WHAT YOU WILL DO
Give again, unaltered, the line with "本周震撼丑闻！香蕉先生Bana独家全网炸裂热议当事人内幕，评论区炸了" and all lines that follow it in the listing below, minus any pictures.

::: GIVEN DATA

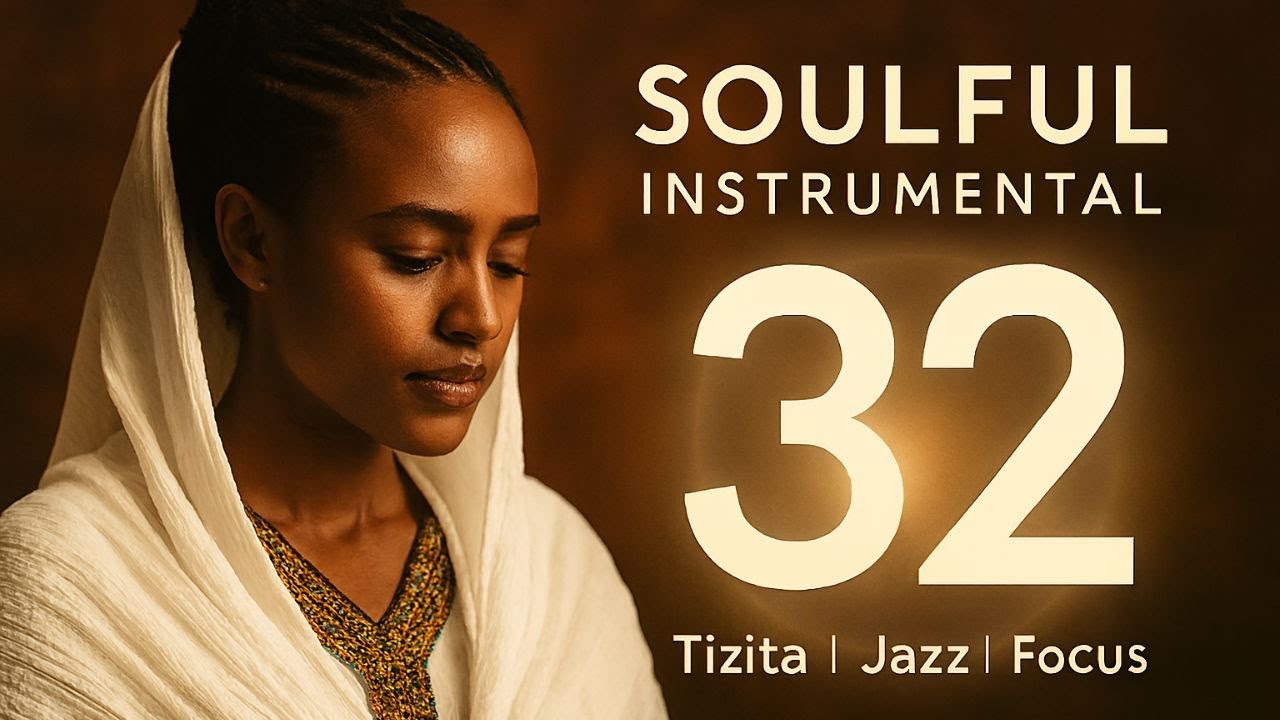 SOULFUL Ethiopian Tizita and Jazz Music Mixed with Far East | New Instrumental Vol 32
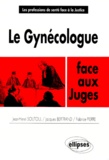 Jacques Bertrand et Fabrice Pierre - Le gynécologue face aux juges.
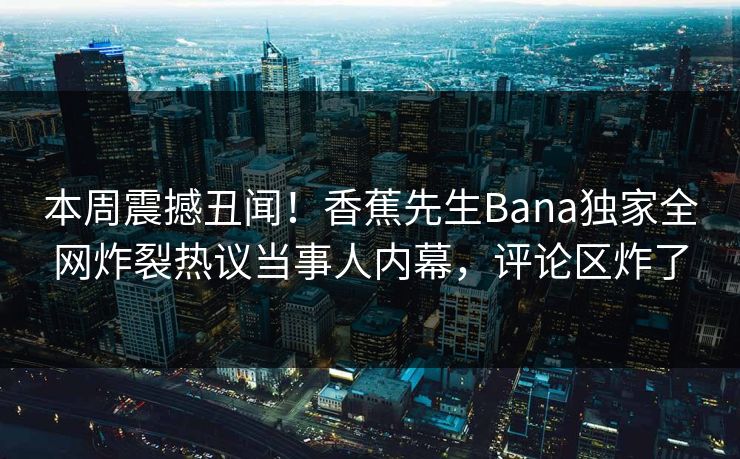 本周震撼丑闻！香蕉先生Bana独家全网炸裂热议当事人内幕，评论区炸了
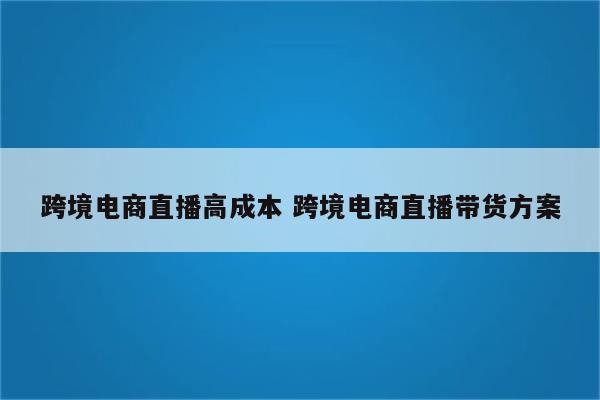 跨境电商直播高成本 跨境电商直播带货方案
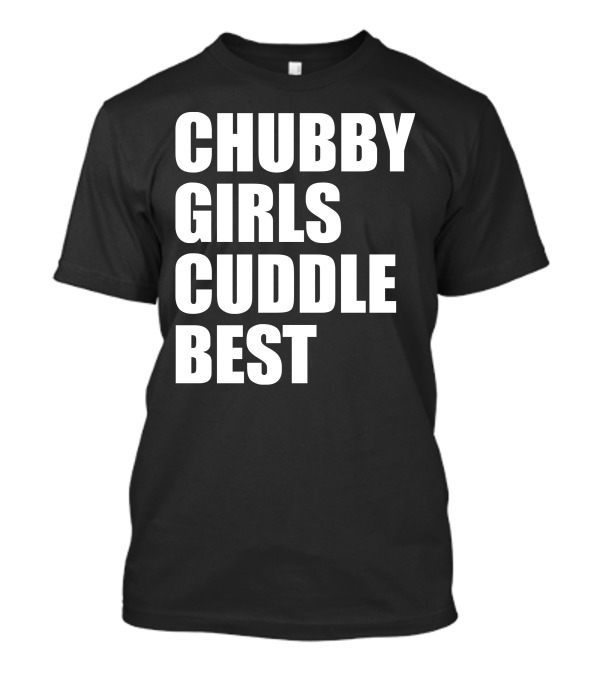 Chubby Girls Cuddle Best T-Shirt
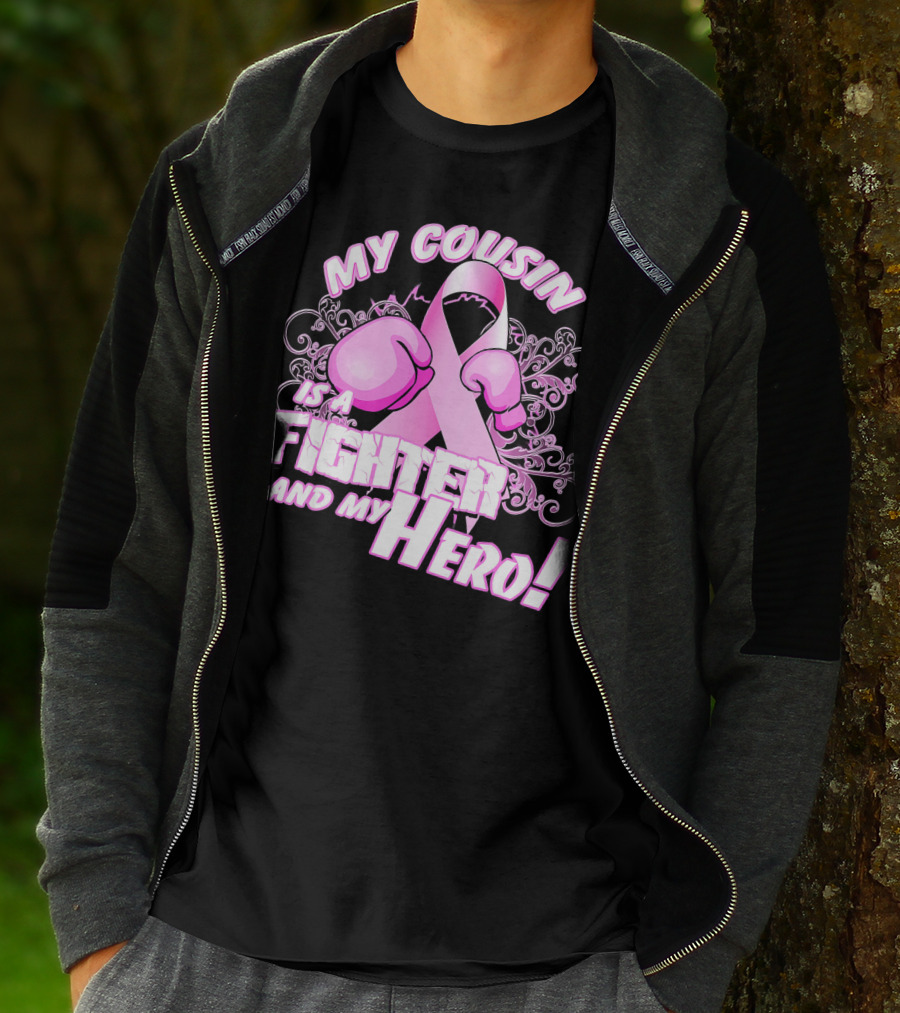 My Cousin Is A Fighter And My Hero Breast Cancer Awareness Pink Ribbon Gloves T-Shirt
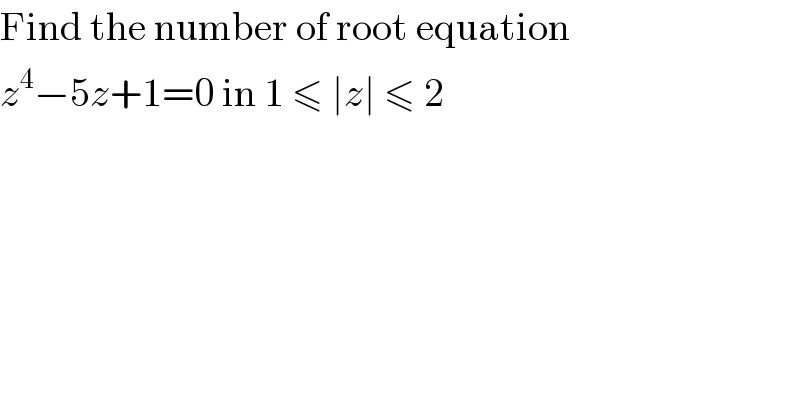 Find the number of root equation  z^4 −5z+1=0 in 1 ≤ ∣z∣ ≤ 2  
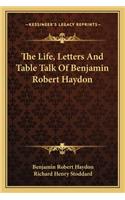 Life, Letters and Table Talk of Benjamin Robert Haydon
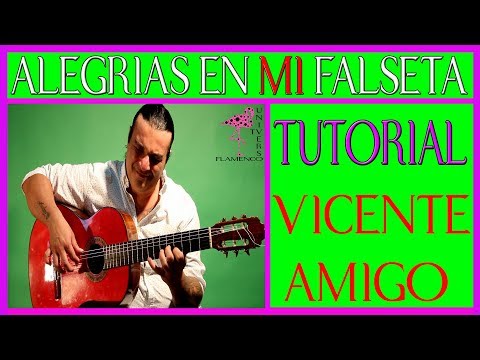 FALSETA POR ALEGRIAS  EN MI DE VICENTE AMIGO, TUTORIAL (FACIL)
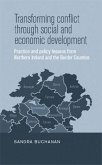 Transforming conflict through social and economic development (eBook, ePUB)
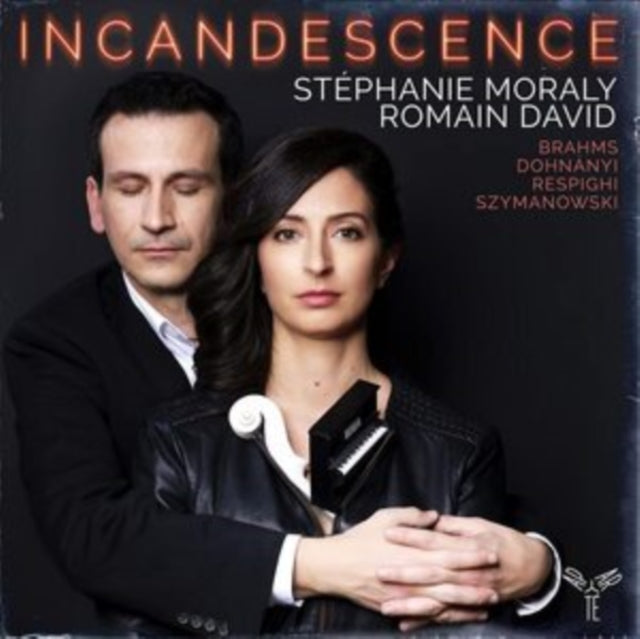 Stephanie Moraly; Romain David - Incandescence: Brahms, Respighi, Dohnanyi, Szymanowski (CD)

::::::

COMPLETED TASK
 本周震撼丑闻！香蕉先生Bana独家全网炸裂热议当事人内幕，评论区炸了
 跨境电商直播高成本 跨境电商直播带货方案
 Chubby Girls Cuddle Best T-Shirt
 My Cousin Is A Fighter And My Hero Breast Cancer Awareness Pink Ribbon Gloves T-Shirt
 Find the number of root equation  z^4 −5z+1=0 in 1 ≤ ∣z∣ ≤ 2  
 Life, Letters and Table Talk of Benjamin Robert Haydon
 FALSETA POR ALEGRIAS  EN MI DE VICENTE AMIGO, TUTORIAL (FACIL)
 Transforming conflict through social and economic development (eBook, ePUB)
 Stephanie Moraly; Romain David - Incandescence: Brahms, Respighi, Dohnanyi, Szymanowski (CD)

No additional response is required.